CONSIDERAÇÕES SOBRE POSTAGEM DE LEONARDO BUENO

CONSIDERAÇÕES SOBRE POSTAGEM  DE LEONARDO BUENO


Com todo o respeito que lhe tenho Leonardo Bueno, coloco abaixo, algumas considerações quanto a sua mensagem, lembrando que não é pessoal e sim por um coletivo que, finalmente se forma em nosso meio:

São palavras suas: “Hoje, não é segredo para ninguém que já fiz meu nome fora, as melhores lojas das capitais compram meu trabalho e não dependo da venda local do meu produto. Mesmo assim, mantenho um show room na entrada da cidade, sempre iluminado a noite. Não dependo do Festival de Inverno, mas sou a favor do turismo.”

Todos nós somos a favor do turismo. os festivais que aqui hoje acontecem são divulgadores de talentos, além do seu. mas são meios fugazes, relâmpagos, sem continuidade, fato é que não temos secretaria de cultura e turismo que é um canal de busca de incentivos, de motivações e investimentos. Não temos secretaria de agricultura e também não temos uma secretaria do meio-ambiente.

Quanto ao que você declara: “Gente, é tão difícil divulgar um trabalho, uma cidade. Destruir um trabalho de divulgação é tão fácil. Por isso, peço encarecidamente a vocês que pensem seriamente se para ser contrário a políticos precisa ser contra a necessária divulgação de nossa cidade.”

A divulgação de uma cidade com potenciais turísticos é imprescindível que os moradores estejam comprometidos com esta proposta e para tanto, o gestor municipal precisa investir nos serviços básicos tanto quanto investe no ‘glamour’ dos eventos pois turistas são cidadãos e naturalmente devem ser recebidos, em qualquer dia do ano, de forma séria, profissional.

Você afirma: “Roupa suja se lava em casa e não na frente de visitas.”

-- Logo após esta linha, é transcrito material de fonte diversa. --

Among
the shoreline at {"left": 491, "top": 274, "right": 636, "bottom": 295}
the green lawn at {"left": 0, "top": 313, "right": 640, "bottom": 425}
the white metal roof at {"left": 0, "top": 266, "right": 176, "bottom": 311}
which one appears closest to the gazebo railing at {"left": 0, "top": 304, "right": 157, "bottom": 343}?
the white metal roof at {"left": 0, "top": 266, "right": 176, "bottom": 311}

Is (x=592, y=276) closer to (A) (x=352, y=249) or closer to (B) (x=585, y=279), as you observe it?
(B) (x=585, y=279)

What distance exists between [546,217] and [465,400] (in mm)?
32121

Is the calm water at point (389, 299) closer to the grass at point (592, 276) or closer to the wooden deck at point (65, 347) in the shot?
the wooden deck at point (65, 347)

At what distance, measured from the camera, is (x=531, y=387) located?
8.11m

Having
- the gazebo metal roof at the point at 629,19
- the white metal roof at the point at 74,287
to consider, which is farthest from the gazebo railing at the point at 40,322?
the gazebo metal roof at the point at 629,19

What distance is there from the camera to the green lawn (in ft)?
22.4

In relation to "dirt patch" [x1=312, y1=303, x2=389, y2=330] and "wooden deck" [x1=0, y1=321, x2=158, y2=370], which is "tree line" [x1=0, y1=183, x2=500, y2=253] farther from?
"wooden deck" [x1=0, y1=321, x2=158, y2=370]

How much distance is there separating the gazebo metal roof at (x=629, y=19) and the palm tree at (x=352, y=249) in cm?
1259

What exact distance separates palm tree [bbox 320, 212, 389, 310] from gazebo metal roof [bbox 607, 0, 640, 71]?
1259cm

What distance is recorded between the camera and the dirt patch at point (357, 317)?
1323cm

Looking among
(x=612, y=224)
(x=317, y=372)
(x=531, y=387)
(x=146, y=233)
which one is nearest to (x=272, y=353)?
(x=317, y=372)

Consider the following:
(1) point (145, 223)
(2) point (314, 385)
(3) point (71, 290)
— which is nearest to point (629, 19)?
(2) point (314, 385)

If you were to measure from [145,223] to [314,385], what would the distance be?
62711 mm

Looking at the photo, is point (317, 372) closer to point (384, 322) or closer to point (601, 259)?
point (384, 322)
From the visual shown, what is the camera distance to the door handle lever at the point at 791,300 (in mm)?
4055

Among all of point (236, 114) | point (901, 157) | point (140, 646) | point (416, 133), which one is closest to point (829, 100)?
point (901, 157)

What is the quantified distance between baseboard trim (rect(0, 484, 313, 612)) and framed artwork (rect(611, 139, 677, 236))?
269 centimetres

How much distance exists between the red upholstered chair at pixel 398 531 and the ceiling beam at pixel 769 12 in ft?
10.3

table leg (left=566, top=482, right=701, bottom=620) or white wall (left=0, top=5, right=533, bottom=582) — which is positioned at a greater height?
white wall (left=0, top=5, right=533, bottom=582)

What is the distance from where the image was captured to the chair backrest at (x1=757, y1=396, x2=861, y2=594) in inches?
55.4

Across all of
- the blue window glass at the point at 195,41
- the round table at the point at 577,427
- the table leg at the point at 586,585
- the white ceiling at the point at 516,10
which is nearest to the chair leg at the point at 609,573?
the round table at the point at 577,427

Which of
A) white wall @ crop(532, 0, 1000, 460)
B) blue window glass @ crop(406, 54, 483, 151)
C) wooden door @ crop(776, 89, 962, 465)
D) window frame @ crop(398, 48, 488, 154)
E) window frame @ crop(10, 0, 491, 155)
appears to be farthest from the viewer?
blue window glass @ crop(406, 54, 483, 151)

Não mais, Leonardo Bueno quando a sujeira se prolifera na máquina administrativa e com o dinheiro público.
É o que o Brasil todo se rebela quanto a fazer bonito às custas e detrimento de direitos e deveres. Veja os estádios mirabolantes. Temos o nosso “estádio” na praça.

Quanto a esta informação: “Prestação de contas se pede com requerimento e denúncias se faz por escrito ao Ministério Público. Que tal manifestar para mostrar nossa força aos políticos, ao Promotor ou quem de direito que possa agir? Manifestação para turista ver, não vai resolver nada e prejudicar a todos porque o comércio propulsiona a cidade e paga salários.” , 

Digo-lhe que não é para turistas verem mas sim para que entendam um evento ou qualquer divulgação de talentos se faz com a ‘casa arrumada’.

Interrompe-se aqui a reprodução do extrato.